How far should we take this? (I want to take it much farther)

How different are the correctness test results (unittests, etc) we get from the tst-linux32-spot instances when compared to the results from tst-linux64? 

Turning off 900 tst-linux32 instances would put a significant dent in our AWS bills and simply our configs a lot.

If we turn off the correctness tests for linux32, how useful is it to keep generating the 32-bit linux builds? 

In short, I'd love to get us down to a single linux platform (64bit) for both build and test. We fought hard to get linux64 turned on a few years ago. I hope we can now turn linux32 off.
roc and ehsan were both in favor of dropping Talos support in the dev.platform thread. If we drop testing from linux32 we'd have to make it Tier-2 at the very least. If we drop builds it's effectively going to become unsupported or Tier-3 if someone from the community wants to maintain it. (Maybe that's OK.)
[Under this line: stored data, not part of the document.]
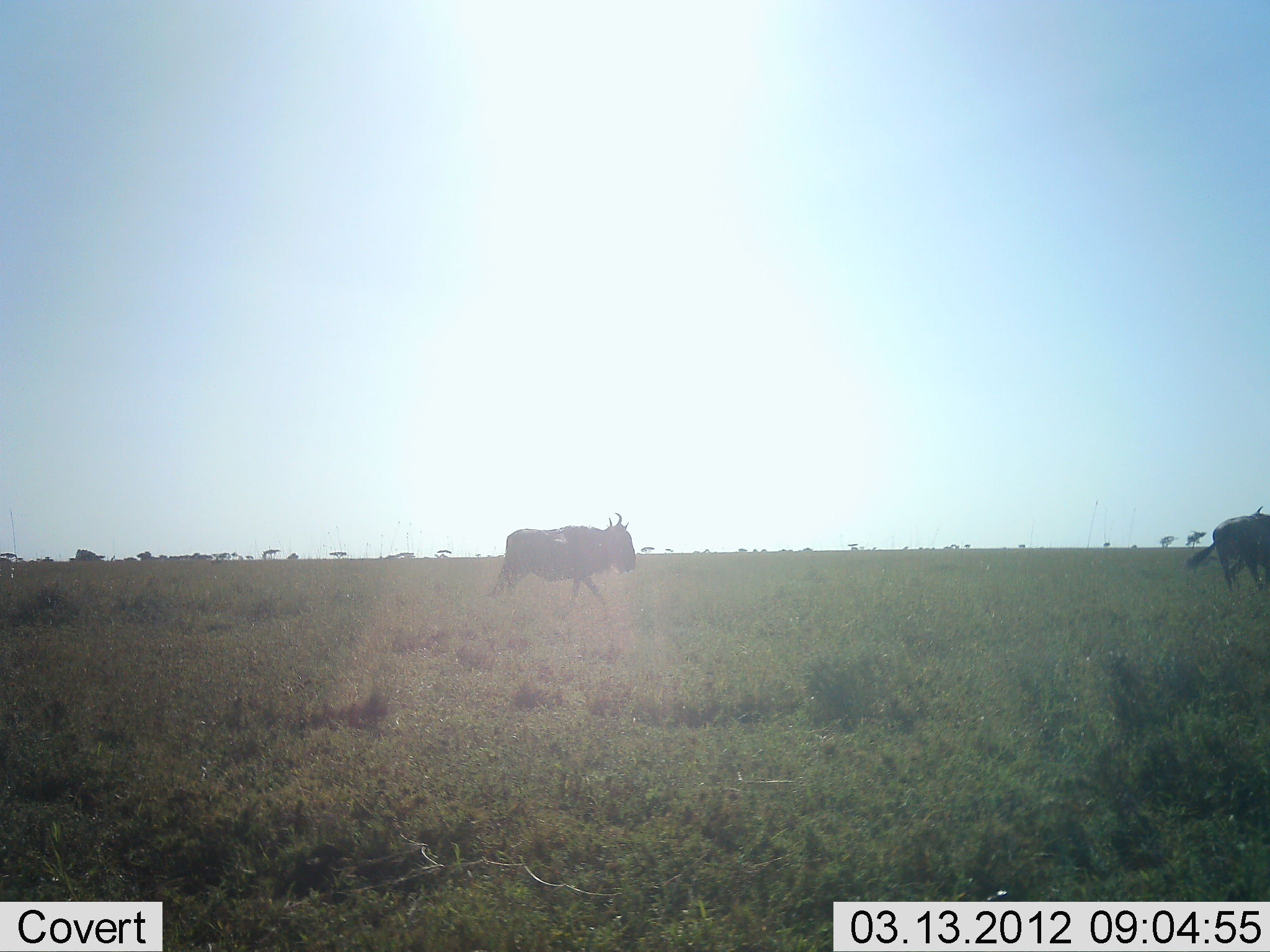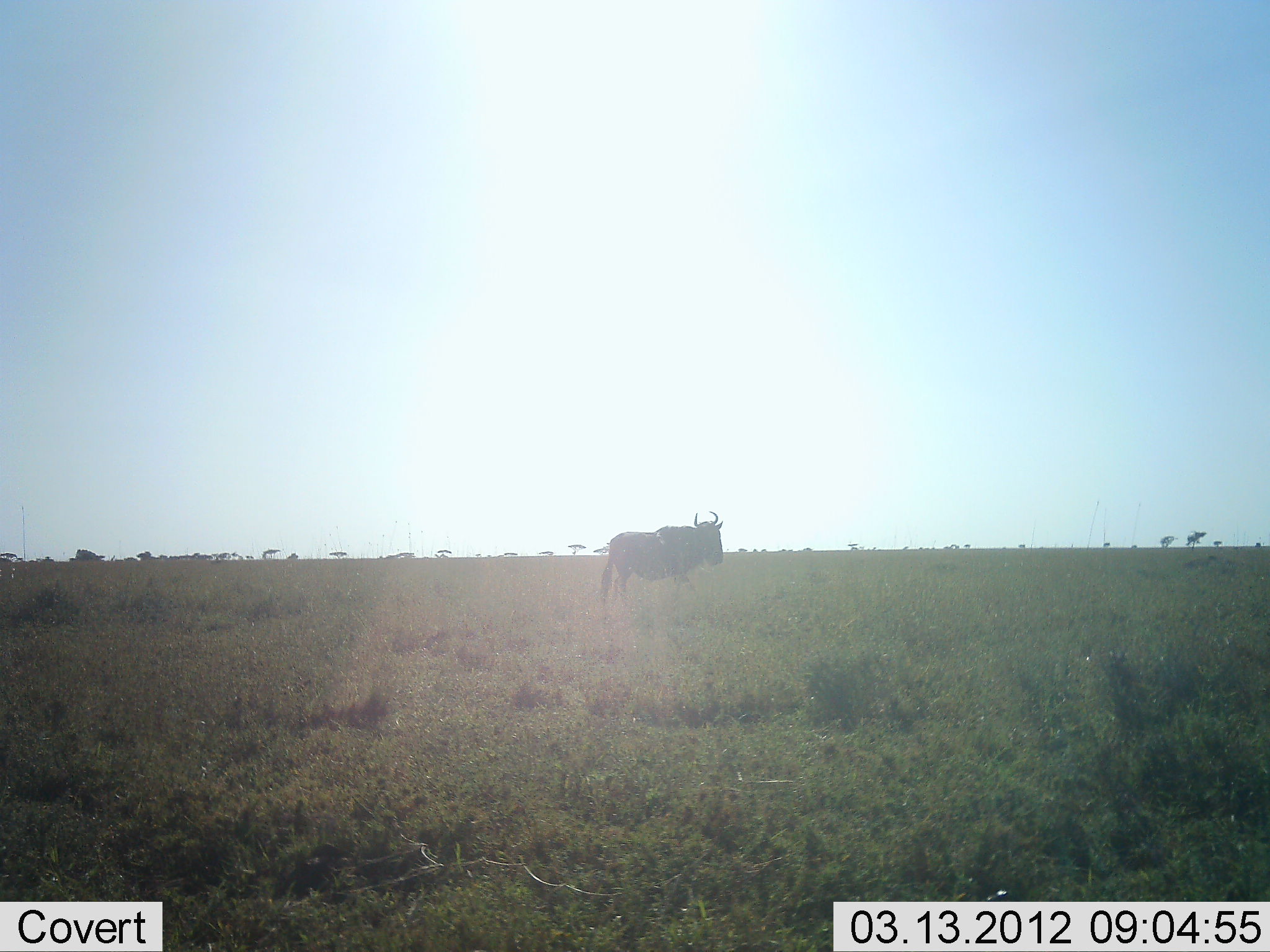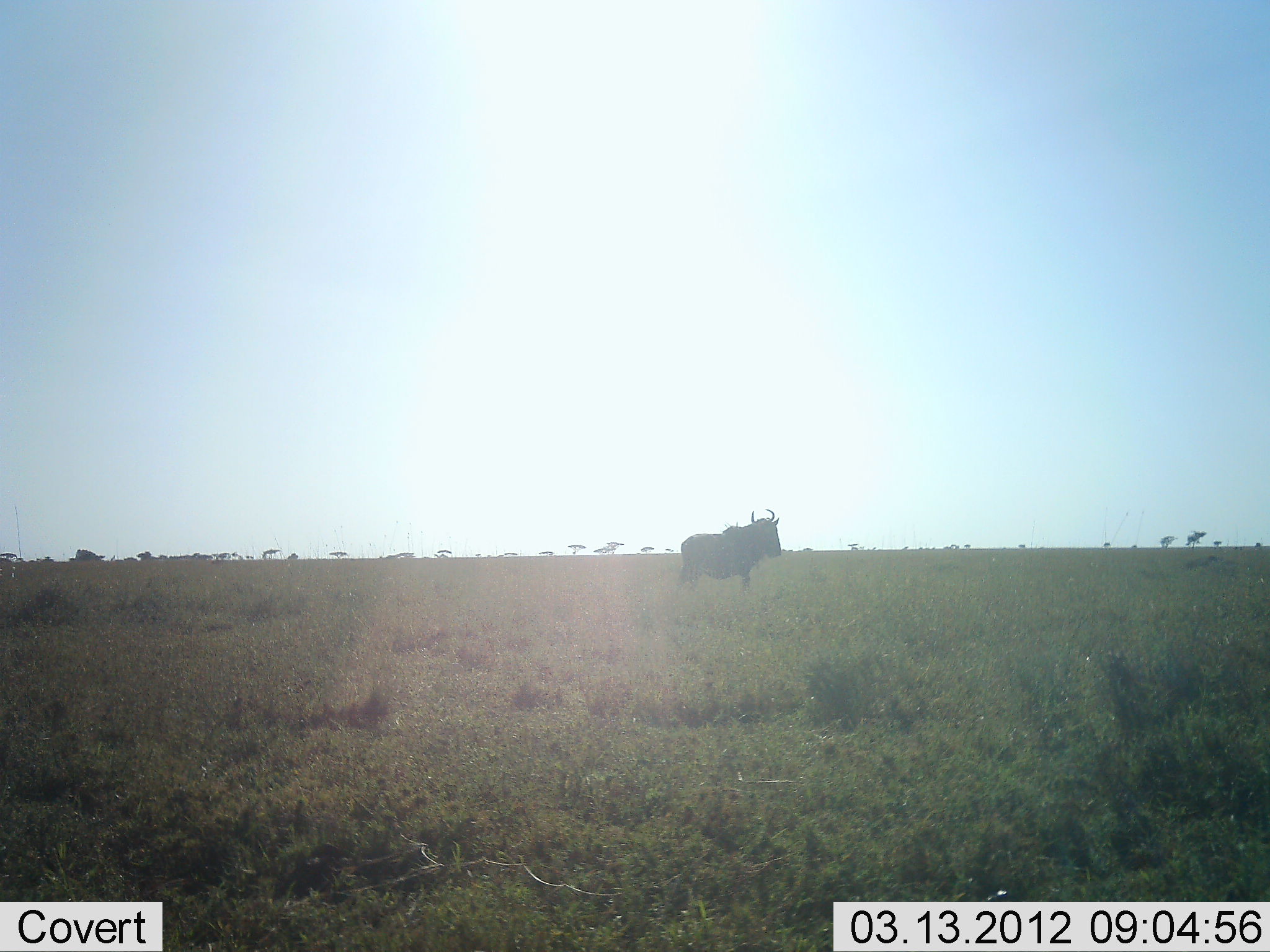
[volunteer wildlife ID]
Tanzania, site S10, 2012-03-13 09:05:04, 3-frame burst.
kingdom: Animalia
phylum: Chordata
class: Mammalia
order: Artiodactyla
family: Bovidae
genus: Connochaetes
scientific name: Connochaetes taurinus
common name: blue wildebeest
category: wildebeest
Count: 2.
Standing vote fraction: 0%.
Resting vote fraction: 0%.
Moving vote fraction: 100%.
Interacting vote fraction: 0%.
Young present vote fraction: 0%.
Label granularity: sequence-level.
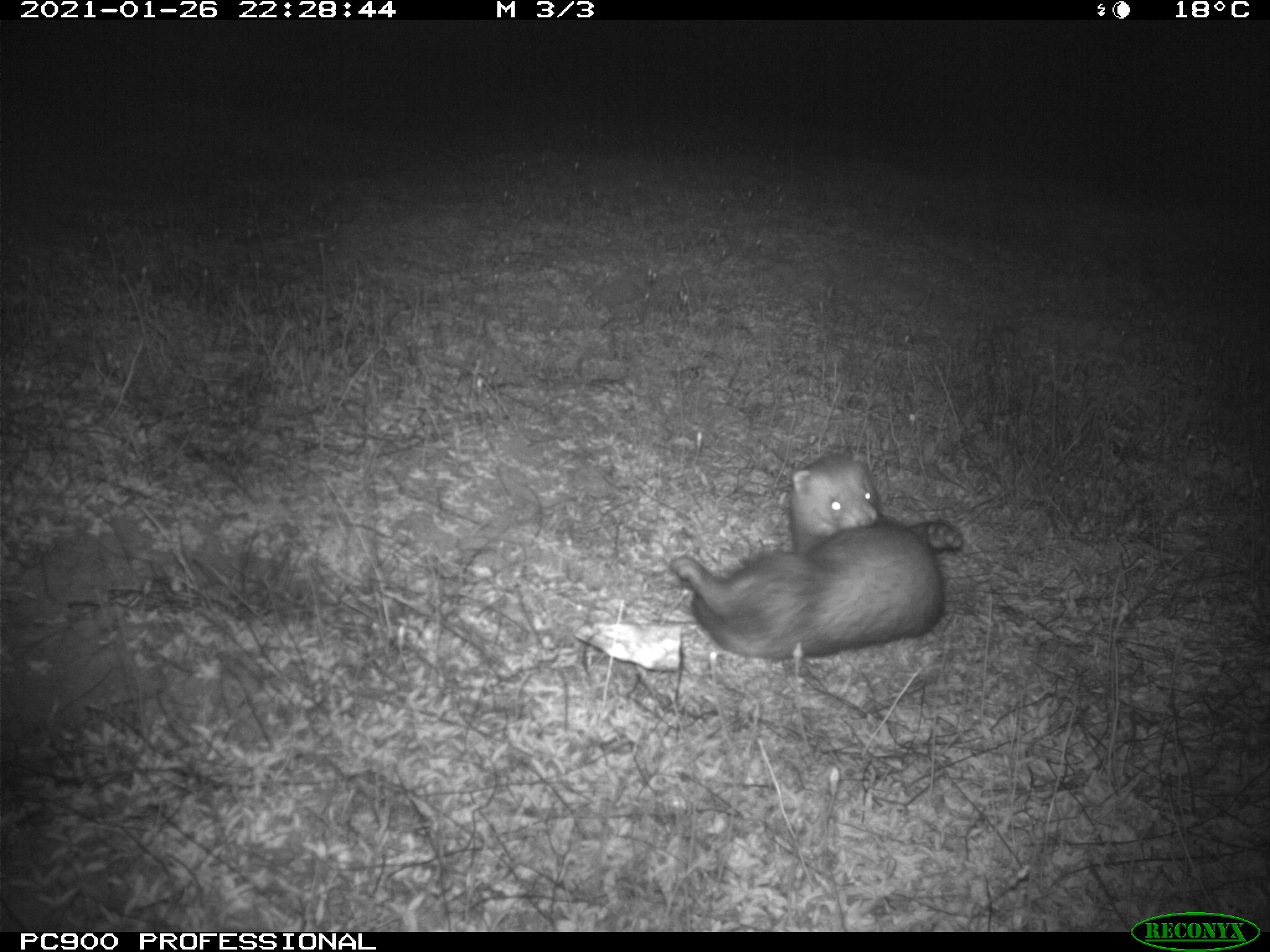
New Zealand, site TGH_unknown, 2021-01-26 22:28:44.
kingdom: Animalia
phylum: Chordata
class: Mammalia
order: Carnivora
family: Mustelidae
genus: Mustela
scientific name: Mustela furo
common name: ferret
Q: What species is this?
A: Ferret (Mustela furo).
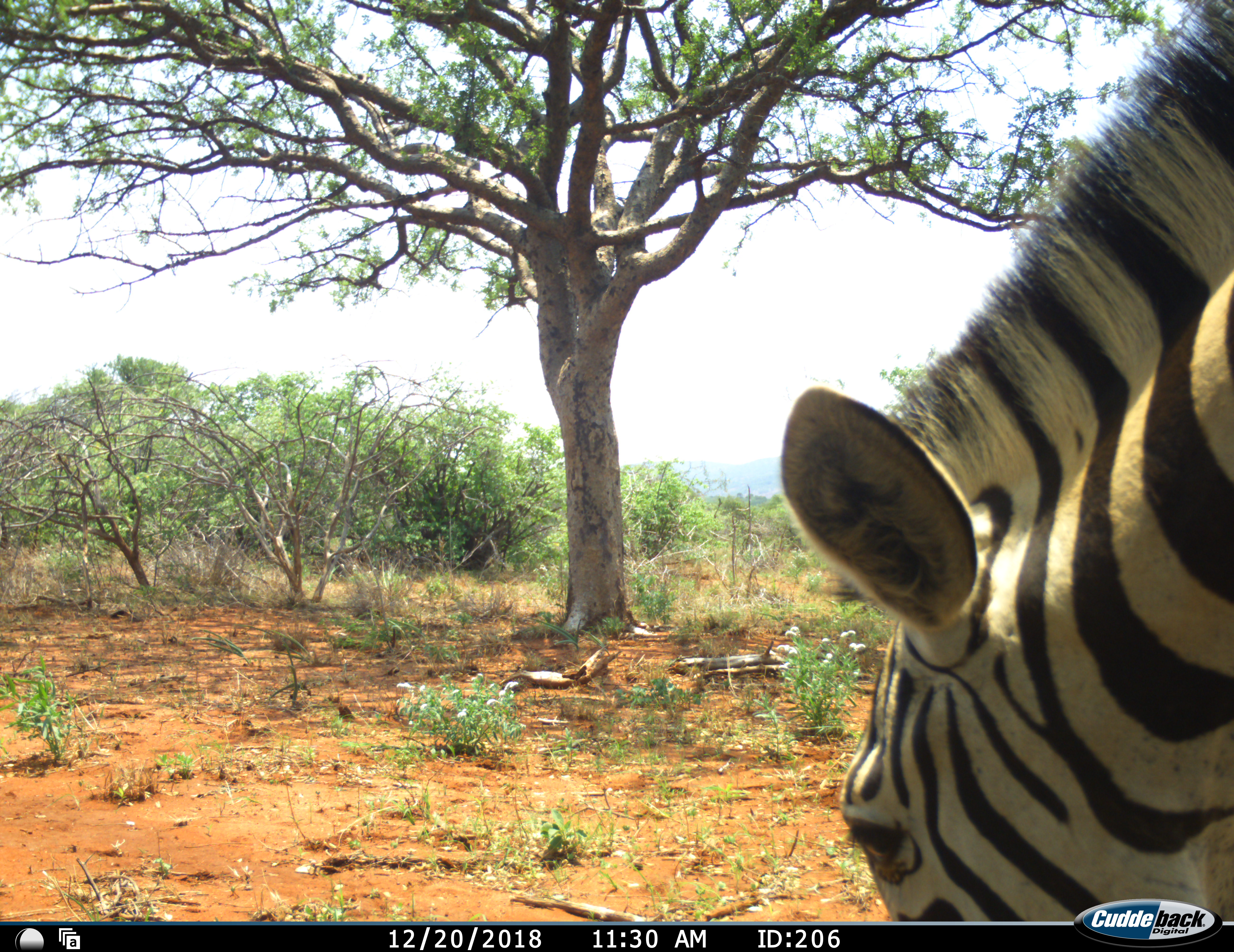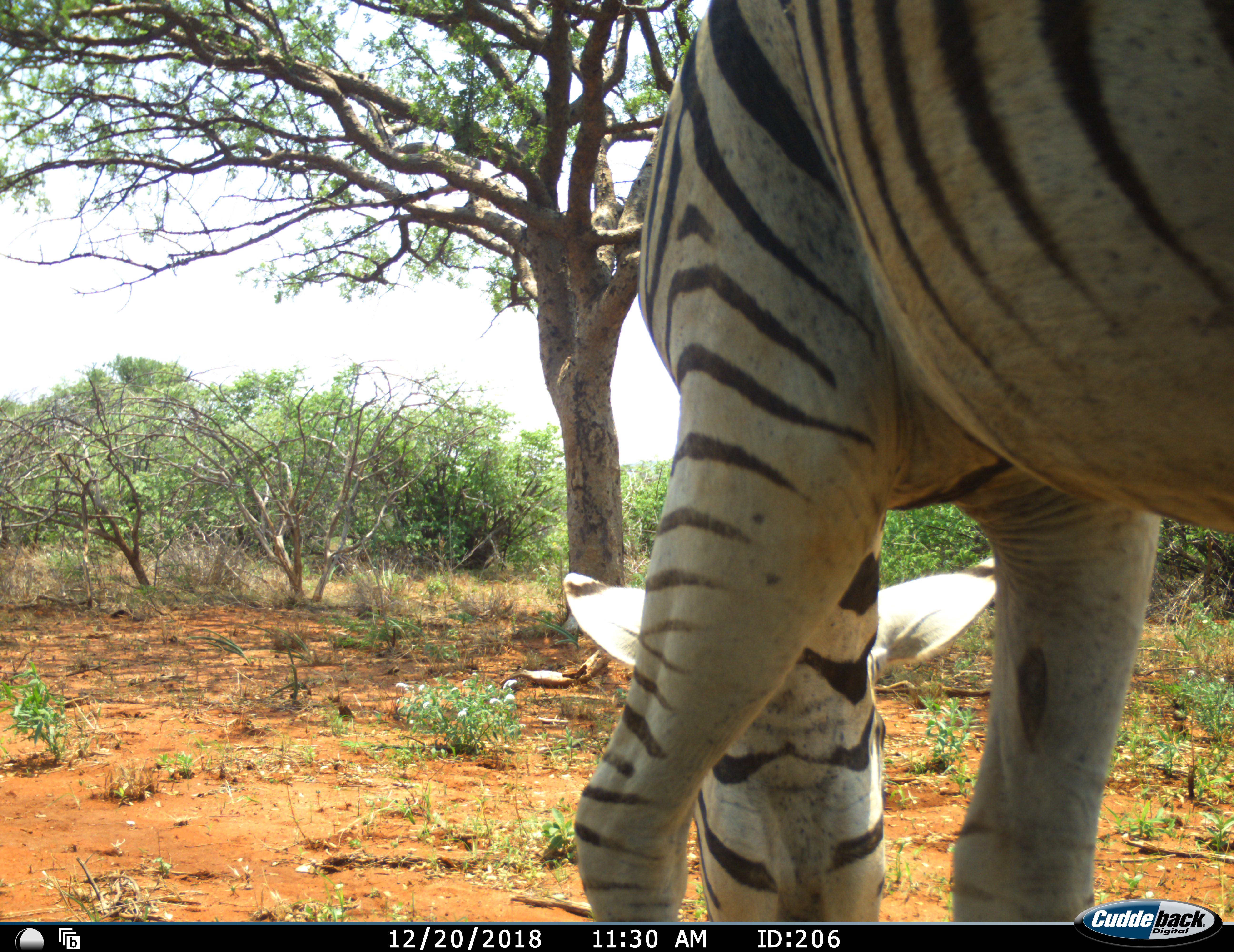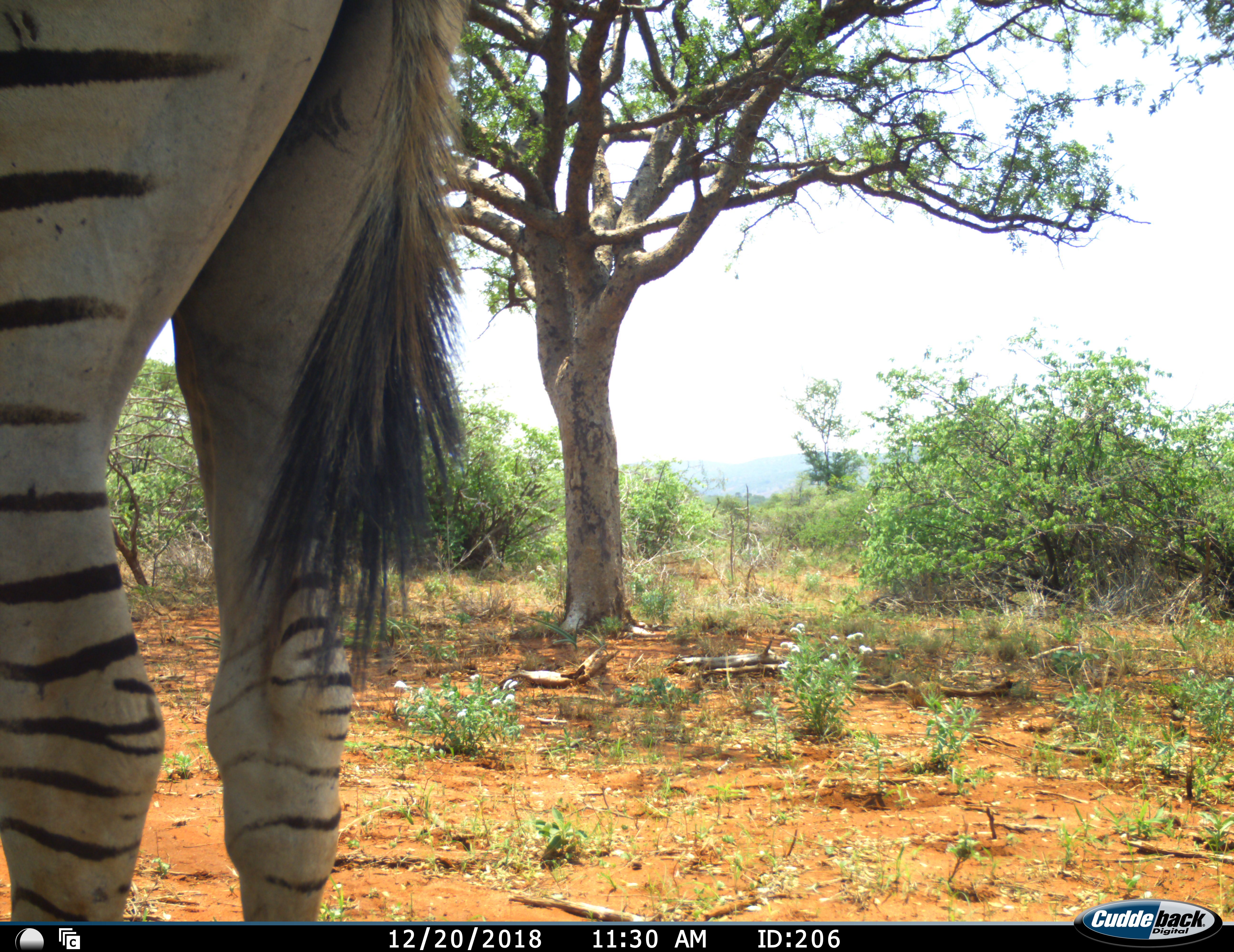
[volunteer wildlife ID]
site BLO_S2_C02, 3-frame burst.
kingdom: Animalia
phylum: Chordata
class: Mammalia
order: Perissodactyla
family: Equidae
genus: Equus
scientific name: Equus quagga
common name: plains zebra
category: zebraplains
Zebraplains (plains zebra) (Equus quagga), count 1. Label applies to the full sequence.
We are still doing 32-bit Windows builds and 32-bit Mac builds (for now), so the likelihood of actually breaking 32-bit Linux is fairly low even without builds, but if we turn them off it will happen eventually.
Can we make it Tier 2, and run them only periodically?
(In reply to Ted Mielczarek [:ted.mielczarek] from comment #1)
> We are still doing 32-bit Windows builds and 32-bit Mac builds (for now), so
> the likelihood of actually breaking 32-bit Linux is fairly low even without
> builds, but if we turn them off it will happen eventually.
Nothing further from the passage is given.